On the marketing campaign, these devices were up in every other major city for weeks without a single person calling in. Even after the initial call (when authorities did the right thing by checking it out), the bomb squad should have had enough training to realize that the contraption didn't have any explosives. Yes, they really overreacted and the arrest of the two numbnuts (who made complete asses of themselves) was a CYA move by the Boston police. Even the judge at the arraignment questioned the validity of the charges. Plus, as Stephen Colbert pointed out, if you want to really get people's attention, you'd use Frylock instead of the mooninites.

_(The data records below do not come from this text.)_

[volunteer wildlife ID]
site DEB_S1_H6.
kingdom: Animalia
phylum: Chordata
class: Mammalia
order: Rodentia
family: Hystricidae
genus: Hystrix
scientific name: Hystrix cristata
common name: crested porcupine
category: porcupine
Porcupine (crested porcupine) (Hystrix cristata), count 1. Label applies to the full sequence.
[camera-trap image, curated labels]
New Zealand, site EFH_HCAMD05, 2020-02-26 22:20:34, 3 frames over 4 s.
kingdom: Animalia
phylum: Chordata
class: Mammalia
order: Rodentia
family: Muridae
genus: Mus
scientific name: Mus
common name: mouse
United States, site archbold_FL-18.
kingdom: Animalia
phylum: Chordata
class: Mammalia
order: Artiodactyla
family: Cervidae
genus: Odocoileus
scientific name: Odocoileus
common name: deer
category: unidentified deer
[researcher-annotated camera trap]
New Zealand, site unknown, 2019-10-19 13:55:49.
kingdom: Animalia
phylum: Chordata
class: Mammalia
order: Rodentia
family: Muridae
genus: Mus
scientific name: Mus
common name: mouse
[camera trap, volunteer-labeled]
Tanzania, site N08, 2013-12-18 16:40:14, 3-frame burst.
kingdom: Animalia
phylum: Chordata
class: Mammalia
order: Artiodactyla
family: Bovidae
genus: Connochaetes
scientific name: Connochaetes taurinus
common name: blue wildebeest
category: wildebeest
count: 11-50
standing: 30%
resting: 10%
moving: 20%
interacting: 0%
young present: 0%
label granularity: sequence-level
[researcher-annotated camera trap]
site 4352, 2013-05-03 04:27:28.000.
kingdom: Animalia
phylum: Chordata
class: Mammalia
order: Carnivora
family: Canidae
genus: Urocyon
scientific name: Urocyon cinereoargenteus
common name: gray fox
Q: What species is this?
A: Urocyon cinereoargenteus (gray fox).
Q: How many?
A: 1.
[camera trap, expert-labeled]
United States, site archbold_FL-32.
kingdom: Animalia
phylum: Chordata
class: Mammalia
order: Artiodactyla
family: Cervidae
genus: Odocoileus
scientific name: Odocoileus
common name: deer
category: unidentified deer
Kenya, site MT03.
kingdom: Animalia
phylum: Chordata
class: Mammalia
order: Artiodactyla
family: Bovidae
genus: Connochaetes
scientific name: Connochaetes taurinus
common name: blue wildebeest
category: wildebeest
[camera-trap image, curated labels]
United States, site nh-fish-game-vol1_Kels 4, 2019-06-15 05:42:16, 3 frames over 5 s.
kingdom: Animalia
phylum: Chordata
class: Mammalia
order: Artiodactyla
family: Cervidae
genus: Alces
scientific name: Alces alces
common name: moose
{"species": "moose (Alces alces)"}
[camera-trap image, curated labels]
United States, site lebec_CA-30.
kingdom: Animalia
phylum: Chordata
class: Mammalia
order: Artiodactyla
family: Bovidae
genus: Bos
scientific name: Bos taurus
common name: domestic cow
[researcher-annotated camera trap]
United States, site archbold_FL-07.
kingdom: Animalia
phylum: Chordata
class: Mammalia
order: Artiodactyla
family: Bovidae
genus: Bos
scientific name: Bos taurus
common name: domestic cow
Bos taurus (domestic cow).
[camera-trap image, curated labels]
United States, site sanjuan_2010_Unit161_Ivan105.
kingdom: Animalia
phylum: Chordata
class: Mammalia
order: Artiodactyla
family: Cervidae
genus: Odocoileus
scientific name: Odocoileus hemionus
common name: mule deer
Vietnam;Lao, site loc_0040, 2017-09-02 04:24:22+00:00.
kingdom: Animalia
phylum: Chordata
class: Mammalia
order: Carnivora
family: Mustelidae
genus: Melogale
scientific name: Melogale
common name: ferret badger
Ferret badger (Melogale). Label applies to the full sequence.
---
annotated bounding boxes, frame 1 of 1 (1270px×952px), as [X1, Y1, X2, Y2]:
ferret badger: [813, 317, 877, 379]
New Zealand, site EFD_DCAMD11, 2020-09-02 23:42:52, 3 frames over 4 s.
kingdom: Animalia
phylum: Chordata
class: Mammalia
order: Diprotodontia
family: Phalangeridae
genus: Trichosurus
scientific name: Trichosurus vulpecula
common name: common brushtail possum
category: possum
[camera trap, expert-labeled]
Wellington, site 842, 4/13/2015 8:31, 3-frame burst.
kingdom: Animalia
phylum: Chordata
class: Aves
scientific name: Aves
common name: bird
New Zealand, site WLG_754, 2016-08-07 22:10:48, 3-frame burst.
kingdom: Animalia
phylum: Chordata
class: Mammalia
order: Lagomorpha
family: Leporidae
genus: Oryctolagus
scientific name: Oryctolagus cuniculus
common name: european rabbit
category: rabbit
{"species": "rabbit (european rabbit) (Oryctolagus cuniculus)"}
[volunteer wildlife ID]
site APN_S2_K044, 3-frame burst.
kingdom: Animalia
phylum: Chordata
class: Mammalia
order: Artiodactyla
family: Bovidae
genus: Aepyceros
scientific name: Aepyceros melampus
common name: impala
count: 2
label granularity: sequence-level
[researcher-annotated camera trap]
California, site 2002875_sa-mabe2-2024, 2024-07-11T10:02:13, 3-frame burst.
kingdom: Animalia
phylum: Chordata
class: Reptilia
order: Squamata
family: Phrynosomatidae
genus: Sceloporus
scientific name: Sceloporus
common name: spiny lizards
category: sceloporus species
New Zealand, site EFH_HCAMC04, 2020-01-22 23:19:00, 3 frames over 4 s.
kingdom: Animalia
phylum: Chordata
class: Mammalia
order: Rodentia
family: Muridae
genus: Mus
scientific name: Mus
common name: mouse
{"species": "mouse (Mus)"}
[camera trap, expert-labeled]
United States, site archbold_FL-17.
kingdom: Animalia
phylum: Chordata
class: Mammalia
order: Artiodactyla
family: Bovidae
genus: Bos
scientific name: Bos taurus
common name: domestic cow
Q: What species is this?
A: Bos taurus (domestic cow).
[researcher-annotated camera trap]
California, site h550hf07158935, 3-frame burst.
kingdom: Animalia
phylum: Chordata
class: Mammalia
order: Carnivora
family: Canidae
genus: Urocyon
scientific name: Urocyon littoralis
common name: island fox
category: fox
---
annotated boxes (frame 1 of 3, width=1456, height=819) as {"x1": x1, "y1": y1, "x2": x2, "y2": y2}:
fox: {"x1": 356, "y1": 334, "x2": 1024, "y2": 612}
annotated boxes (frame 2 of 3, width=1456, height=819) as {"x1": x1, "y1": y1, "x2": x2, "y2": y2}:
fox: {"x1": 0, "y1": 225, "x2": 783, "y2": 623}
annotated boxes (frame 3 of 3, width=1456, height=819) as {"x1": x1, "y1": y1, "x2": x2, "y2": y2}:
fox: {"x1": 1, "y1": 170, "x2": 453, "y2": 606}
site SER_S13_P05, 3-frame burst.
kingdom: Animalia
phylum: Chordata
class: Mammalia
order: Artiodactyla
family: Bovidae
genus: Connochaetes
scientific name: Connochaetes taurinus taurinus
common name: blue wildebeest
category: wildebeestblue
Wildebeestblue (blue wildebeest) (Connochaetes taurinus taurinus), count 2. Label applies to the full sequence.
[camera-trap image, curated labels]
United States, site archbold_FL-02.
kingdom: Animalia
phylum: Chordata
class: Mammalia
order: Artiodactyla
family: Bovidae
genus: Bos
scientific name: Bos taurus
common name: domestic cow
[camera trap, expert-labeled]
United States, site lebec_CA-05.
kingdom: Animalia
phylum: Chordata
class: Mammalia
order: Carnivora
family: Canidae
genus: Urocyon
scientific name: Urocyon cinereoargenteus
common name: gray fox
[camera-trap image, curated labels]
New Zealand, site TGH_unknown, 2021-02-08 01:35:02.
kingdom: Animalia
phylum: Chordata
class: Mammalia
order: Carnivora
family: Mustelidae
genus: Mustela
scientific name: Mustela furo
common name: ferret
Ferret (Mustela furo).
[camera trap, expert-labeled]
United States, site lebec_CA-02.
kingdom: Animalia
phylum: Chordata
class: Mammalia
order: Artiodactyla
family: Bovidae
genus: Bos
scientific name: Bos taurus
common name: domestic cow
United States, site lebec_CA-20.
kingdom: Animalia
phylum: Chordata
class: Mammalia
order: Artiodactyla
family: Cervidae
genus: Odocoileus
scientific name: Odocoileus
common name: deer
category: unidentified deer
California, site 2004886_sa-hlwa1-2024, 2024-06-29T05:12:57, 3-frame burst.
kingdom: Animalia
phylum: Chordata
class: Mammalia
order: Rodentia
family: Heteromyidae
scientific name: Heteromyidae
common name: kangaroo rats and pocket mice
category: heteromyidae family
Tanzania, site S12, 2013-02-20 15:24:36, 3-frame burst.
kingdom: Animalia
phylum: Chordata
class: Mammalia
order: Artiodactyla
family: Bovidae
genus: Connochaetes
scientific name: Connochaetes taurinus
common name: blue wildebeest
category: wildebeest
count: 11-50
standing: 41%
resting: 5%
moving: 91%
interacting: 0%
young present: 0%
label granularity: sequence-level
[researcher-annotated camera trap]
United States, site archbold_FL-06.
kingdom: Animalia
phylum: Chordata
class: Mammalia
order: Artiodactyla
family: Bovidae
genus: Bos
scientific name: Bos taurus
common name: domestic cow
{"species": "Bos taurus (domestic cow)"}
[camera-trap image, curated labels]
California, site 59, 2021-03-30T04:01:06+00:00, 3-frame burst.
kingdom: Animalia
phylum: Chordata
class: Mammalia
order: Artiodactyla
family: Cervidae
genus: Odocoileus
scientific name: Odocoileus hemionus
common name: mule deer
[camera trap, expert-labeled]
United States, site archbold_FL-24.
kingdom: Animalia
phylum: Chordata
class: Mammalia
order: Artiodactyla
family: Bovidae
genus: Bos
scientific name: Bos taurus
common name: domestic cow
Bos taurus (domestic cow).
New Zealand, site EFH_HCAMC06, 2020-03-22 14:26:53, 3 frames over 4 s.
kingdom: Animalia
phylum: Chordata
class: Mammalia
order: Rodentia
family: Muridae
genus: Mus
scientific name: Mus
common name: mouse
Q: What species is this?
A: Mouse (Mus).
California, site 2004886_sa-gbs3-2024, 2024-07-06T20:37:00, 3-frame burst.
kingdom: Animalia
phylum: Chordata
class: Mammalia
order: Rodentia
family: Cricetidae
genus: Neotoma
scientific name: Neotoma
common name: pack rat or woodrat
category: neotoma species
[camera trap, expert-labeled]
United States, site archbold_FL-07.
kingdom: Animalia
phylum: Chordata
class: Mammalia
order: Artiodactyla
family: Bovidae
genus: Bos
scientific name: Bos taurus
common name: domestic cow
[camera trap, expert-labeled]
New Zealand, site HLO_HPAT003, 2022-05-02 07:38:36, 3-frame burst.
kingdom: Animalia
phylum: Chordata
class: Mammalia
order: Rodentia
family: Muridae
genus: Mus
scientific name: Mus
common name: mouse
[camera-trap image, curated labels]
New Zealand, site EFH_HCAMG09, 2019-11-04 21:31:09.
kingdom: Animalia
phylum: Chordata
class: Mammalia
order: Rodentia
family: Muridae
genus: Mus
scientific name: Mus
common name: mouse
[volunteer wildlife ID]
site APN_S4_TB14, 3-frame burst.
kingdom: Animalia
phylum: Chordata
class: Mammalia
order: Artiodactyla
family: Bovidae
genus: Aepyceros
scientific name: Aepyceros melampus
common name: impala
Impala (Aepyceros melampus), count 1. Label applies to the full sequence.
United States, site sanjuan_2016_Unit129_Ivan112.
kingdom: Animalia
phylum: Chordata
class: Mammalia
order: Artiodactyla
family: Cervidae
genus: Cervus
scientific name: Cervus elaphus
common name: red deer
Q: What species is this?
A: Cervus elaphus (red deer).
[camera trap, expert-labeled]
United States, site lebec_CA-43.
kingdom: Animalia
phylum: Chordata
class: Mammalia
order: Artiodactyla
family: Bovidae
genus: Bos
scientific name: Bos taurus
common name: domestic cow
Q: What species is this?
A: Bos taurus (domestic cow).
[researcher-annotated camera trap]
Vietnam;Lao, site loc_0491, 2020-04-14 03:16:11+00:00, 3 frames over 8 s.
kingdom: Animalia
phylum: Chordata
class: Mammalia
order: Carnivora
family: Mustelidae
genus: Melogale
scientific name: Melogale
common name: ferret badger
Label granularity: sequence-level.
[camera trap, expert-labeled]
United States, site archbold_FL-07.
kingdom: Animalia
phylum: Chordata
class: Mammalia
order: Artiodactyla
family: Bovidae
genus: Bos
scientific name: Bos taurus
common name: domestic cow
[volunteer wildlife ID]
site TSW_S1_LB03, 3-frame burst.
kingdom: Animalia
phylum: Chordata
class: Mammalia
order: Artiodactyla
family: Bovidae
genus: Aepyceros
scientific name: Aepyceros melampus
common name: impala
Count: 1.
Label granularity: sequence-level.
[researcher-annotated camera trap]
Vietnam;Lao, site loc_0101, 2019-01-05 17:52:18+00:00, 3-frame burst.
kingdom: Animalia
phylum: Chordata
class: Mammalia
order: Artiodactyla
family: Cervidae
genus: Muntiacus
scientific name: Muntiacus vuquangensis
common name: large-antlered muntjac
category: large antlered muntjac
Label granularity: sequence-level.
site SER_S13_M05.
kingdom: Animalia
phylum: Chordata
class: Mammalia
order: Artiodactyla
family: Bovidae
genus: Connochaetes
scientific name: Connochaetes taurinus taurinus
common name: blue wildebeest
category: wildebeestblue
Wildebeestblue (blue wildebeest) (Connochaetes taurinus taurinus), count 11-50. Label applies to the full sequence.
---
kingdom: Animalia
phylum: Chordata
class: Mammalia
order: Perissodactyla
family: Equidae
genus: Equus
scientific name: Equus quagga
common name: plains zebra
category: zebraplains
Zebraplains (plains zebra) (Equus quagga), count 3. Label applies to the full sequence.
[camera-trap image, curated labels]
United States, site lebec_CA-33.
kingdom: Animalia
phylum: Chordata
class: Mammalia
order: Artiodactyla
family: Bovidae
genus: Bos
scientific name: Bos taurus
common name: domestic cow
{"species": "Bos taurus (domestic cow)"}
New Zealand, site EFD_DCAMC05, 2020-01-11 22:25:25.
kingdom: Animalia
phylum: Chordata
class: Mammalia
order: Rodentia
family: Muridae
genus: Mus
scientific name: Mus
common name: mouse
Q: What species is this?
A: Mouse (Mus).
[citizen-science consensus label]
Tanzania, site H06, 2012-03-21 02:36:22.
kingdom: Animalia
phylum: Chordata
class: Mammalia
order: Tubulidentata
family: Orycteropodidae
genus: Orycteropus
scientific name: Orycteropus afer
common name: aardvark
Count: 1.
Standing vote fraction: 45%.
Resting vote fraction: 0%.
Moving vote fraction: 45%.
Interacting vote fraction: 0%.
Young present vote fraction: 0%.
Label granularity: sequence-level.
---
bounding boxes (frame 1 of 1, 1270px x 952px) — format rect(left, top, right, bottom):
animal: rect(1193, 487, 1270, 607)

So, this leaves the question of freedom of expression (even in advertising) versus national security. How much of our freedoms are we willing to sacrifice to feel safe? I think it's funny that there has never been a "there's nothing to fear but fear itself" speech out of this President, but there has been plenty of action to suppress free speech. Of course people are scared. Our government and the press has done nothing to quell these fears. Response to terrorism: attack Iraq - which had nothing to do with Al Queda. In fact, bin Laden hated Hussein and others like him inside the Arab world more than he hated the United States. Misinformation, lack of information and ignorance fuels fear. Take Iran. Right now, the neo-cons are salivating over the chance of invading Iran. But they refuse to tell us, or what they refuse to believe is that Iran is made of a very intelligent population that is ruled by a small group of sadistic, wrong-headed, despiteful, evil, oppressive, scum sucking, idiotic islamic priests. It is the only theocracy in the world. Even President Ahmadineja has very little power, as much as we tend to think differently. But, the majority of Iranians do not like their government. Over the past ten years, protests have ballooned in numbers, people are more outspoken. This has all been met with terrible retribution by the priests to further squash the opposition. But the Iranian people are on the verge of forcing change themselves - as long as the US doesn't fuck it up, which is definitely the road we're on. Diplomacy and openness would be a far better alternative to bombs, as the Baker Commission suggested (and Bush is completely ignoring). But it is the people in power in both Washington and Tehran who manipulate with fear. In the US, it is the fear that terrorists will somehow defeat us (fat fucking chance of that happening); and in Iran, it is the fallacy that Israel (with US backing) will sweep through the Middle East and treat every Arab and Persian as they do the Palestinians. Don't forget that the horrible reign of the (US backed) Shah is still in the memory of many Iranians - the foundation of much of the hatred toward us. Mao said that religion is the opiate of the masses, suggesting faith can be used to manipulate society; but I say fear is the opiate in this new century.
How do you fight this new opiate? Information. And not only within the social sciences, but with culture and the arts. When books and movies cross the borders, the people (not the governments) begin to understand one another. For this reason, those in power continue to squash freedom of speech, because the free flow of information is not in their best interests if they want to control their people. So, it is much easier to blame the Aqua Teen Hunger Force for scaring the shit out of people than it is to blame themselves - and leads one step closer to suppressing the scape goats and red herrings of fear, then stopping themselves.